(Scene-based spatial questions)
------------------------------------------------
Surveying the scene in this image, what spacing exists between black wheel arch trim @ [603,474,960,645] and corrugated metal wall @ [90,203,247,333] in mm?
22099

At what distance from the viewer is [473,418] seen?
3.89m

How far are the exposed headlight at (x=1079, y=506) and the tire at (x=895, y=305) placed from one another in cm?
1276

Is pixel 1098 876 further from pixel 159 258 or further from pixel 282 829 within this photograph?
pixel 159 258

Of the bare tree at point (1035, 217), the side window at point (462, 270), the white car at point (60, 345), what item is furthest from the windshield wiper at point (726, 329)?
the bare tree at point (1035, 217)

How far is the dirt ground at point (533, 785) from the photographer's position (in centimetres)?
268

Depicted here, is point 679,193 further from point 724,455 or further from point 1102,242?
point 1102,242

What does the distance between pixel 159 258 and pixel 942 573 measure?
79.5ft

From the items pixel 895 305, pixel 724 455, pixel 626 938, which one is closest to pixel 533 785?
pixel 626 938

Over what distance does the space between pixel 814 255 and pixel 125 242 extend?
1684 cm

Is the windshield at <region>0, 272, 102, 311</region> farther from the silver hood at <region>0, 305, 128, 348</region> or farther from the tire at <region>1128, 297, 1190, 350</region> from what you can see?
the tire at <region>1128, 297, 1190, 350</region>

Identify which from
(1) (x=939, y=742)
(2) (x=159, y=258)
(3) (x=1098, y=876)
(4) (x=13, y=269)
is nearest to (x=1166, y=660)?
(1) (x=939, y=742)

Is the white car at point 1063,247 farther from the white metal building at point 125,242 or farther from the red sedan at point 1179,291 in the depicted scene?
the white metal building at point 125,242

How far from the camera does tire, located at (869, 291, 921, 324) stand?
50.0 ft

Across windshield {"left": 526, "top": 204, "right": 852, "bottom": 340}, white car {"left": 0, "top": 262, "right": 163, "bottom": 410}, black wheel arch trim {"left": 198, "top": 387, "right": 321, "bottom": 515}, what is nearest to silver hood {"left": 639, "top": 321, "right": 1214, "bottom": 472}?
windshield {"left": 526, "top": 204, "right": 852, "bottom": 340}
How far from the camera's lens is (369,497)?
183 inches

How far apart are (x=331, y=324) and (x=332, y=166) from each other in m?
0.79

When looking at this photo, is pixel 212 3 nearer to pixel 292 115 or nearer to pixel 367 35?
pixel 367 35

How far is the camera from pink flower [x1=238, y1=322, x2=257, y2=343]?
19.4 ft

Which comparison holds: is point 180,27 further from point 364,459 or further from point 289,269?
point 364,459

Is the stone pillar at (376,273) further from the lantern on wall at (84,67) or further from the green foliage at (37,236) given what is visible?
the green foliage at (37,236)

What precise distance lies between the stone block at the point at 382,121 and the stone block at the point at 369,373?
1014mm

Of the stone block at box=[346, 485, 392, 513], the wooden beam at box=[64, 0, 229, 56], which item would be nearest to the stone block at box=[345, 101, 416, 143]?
------------------------------------------------
Reproduce word for word the portion of the data that starts with the line containing "Is the windshield" and runs through the end of the data.

__Task result__
Is the windshield at <region>0, 272, 102, 311</region> farther from the silver hood at <region>0, 305, 128, 348</region> or farther from the tire at <region>1128, 297, 1190, 350</region> from what you can see?
the tire at <region>1128, 297, 1190, 350</region>

Identify which from
(1) (x=939, y=742)
(2) (x=159, y=258)
(3) (x=1098, y=876)
(4) (x=13, y=269)
is nearest to (x=1166, y=660)?
(1) (x=939, y=742)

Is the white car at point 1063,247 farther from the white metal building at point 125,242 or farther from the red sedan at point 1179,291 in the depicted scene?
the white metal building at point 125,242

How far from the camera does tire, located at (869, 291, 921, 324) stand?
50.0 ft

Across windshield {"left": 526, "top": 204, "right": 852, "bottom": 340}, white car {"left": 0, "top": 262, "right": 163, "bottom": 410}, black wheel arch trim {"left": 198, "top": 387, "right": 321, "bottom": 515}, what is nearest to silver hood {"left": 639, "top": 321, "right": 1214, "bottom": 472}?
windshield {"left": 526, "top": 204, "right": 852, "bottom": 340}
How far from the camera's lens is (369,497)?
183 inches

How far apart are (x=331, y=324) and (x=332, y=166) from each other in m?
0.79

When looking at this photo, is pixel 212 3 nearer to pixel 292 115 or nearer to pixel 367 35?
pixel 367 35

How far is the camera from pink flower [x1=238, y1=322, x2=257, y2=343]?
19.4 ft

Which comparison holds: is point 180,27 further from point 364,459 or further from point 289,269?
point 364,459

Is the stone pillar at (376,273) further from the lantern on wall at (84,67) or further from the green foliage at (37,236) given what is visible?
the green foliage at (37,236)

What precise distance lies between the stone block at the point at 382,121 and the stone block at the point at 369,373?
1014mm

Of the stone block at box=[346, 485, 392, 513], the wooden beam at box=[64, 0, 229, 56], which item would be nearest to the stone block at box=[345, 101, 416, 143]?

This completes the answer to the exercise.